For 50L FD for 5 years at 7% rate bank savings Rs.5165.80 in interest outflow.

This is a well engineered thing between Govt and banks and by TDSing FDs they are saving crores of rupees in interest outflows.

I am puzzled! How does the bank benefit when rather than paying interest to the depositor (in the form of compounded interest) they are paying that amount instead to the Government every quarter? Yes, they don't have to pay further interest on that amount, but they don't have that money with the bank anymore to lend out either. It's like they don't have to pay interest on money that wasn't deposited with them!

The only benefit they have is having use of free money from the time of deduction from the depositor's account to the time they actually pay the money to the Government. It can be looked at this way also that that's a benefit they have at a cost to the Government who receive delayed tax.
.
 
@desiviru , the second word....is it something in punjabi or is it what I think it is?

You are senior, act like one. Your words don't match the stature you are conveying. Even if @desiviru was wrong in his analysis and even if you got hurt by go back to school comment, you could have come up with a befitting pun or a more detailed explanation.

Rudeness is the weak man's imitation of strength.
Don't worry bro. We Punjabis argue like this. Not fighting but that's how we go around.

He @psmangat5 is like my brother and I don't care who he is, I always teach people with right frame of mind. 🙂

Bharava, kithey appa likheya ki bank should pay interest on deducted TDS. You are reading everything in wrong context. We are blaming Govt here not banks. Banks are just doing their duties and this TDS deduction is actually helping them with less money outflow.
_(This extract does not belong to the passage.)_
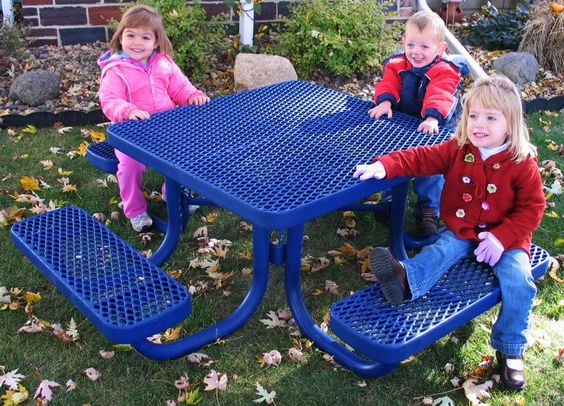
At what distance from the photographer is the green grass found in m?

Even if they don't want it, they are getting benefitting due to section 194 which allows TDS deduction on bank FD.

Aa lae chaa pee. ☕ Mai sufi banda waa, aes karke drink ni offer kar sakda. 🤣
 
I am puzzled! How does the bank benefit when rather than paying interest to the depositor (in the form of compounded interest) they are paying that amount instead to the Government every quarter? Yes, they don't have to pay further interest on that amount, but they don't have that money with the bank anymore to lend out either. It's like they don't have to pay interest on money that wasn't deposited with them!

The only benefit they have is having use of free money from the time of deduction from the depositor's account to the time they actually pay the money to the Government. It can be looked at this way also that that's a benefit they have at a cost to the Government who receive delayed tax.
.
Had the Govt not asked for TDS on FD, banks would be paying more money out of their pockets,. What's confusing in that is beyond my understanding?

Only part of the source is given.